De acordo com a Bloomberg, a China não está disposta a dar o braço a torcer nos assuntos mais importantes. Além disso, continua a existir uma preocupação relativamente à natureza impulsiva do presidente norte-americano. Os chineses temem que Donald Trump volte atrás com a palavra, apesar de as duas partes quererem assinar um acordo parcial já na próxima semana. Planeava-se que isso acontece em meados de novembro no fórum da Cooperação Econômica Ásia-Pacífico (APEC). O evento ia realizar-se no Chile, mas o país acabou por desistir de receber o evento devido onda de protestos.

Donald Trump revelou, no dia 11 de outubro, que tinha chegado a um acordo parcial com a China para dar trégua à guerra comercial que tem dividido os dois países. Na altura, o presidente dos Estados Unidos disse que o entendimento era “substancial”, mas que ainda era preciso trabalhar nalguns detalhes, o que podia demorar ainda algum tempo. A assinatura do documento foi anunciada para novembro.

Neste acordo parcial, a China ter-se-á comprometido a aceitar fazer algumas mudanças nos seus planos agrícolas e os Estados Unidos poderão vir a baixar as pesadas tarifas que impuseram aos produtos chineses. Segundo o divulgado pelo The New York Times, os chineses terão de adquirir entre 40 e 50 mil milhões de dólares de produtos agrícolas norte-americanos e concordar com uma série de linhas orientadoras sobre como gerir a sua moeda. O acordo deverá também incluir disposições sobre propriedade intelectual, nomeadamente sobre a transferência forçada de tecnologia.

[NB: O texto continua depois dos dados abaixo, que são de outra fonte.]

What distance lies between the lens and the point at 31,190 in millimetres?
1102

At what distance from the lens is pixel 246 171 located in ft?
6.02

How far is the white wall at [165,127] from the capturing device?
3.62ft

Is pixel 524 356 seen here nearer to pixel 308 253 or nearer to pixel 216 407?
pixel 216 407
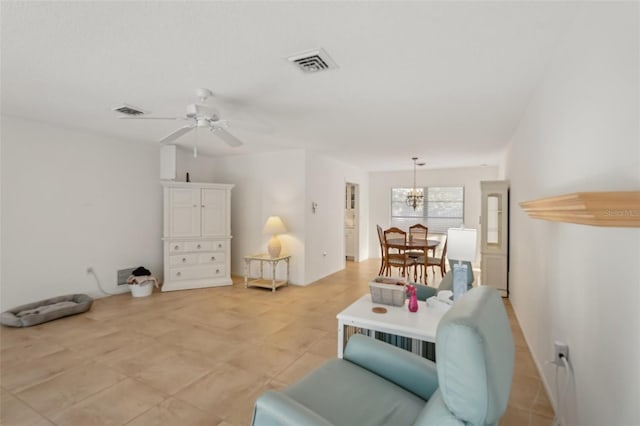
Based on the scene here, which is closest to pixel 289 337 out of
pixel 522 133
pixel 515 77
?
pixel 515 77

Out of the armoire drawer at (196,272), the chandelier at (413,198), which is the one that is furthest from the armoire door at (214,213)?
the chandelier at (413,198)

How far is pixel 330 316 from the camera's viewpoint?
3.85 m

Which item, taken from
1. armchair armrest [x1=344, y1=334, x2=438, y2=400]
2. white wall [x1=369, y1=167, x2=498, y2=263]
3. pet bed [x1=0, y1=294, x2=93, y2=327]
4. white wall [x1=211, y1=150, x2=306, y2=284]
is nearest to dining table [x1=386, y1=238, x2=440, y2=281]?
white wall [x1=211, y1=150, x2=306, y2=284]

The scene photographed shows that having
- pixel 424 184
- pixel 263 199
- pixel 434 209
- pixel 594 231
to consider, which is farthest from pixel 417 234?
pixel 594 231

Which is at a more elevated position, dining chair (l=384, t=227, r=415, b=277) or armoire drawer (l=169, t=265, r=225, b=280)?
dining chair (l=384, t=227, r=415, b=277)

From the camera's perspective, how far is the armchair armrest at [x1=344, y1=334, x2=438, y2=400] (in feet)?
5.15

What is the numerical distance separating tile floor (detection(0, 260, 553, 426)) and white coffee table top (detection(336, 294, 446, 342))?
32.2 inches

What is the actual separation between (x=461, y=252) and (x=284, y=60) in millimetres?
1846

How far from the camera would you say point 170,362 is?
2.69 metres

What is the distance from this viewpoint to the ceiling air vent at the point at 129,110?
3119 mm

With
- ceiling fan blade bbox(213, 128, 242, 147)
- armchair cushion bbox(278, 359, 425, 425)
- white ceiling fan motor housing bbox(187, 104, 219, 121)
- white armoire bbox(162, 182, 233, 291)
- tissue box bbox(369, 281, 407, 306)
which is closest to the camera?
armchair cushion bbox(278, 359, 425, 425)

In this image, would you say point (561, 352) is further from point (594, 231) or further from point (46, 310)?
point (46, 310)

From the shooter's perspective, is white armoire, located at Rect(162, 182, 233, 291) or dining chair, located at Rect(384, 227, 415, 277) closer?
white armoire, located at Rect(162, 182, 233, 291)

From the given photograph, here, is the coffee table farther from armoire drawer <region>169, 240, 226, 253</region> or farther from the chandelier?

Esperava-se que este primeiro acordo desse origem a um outro, mais alargado, que seria assinado por Trump e Xi Jinping no início do ano. Uma possibilidade que parece agora mais distante.

China propõe Macau para assinatura de acordo parcial

A Fox News avançou, esta quinta-feira, que a China sugeriu Macau como alternativa para os presidentes assinarem o acordo comercial parcial, depois de o Chile ter desistido de receber o fórum da APEC. Este devia decorrer entre os dias 16 e 17 de novembro.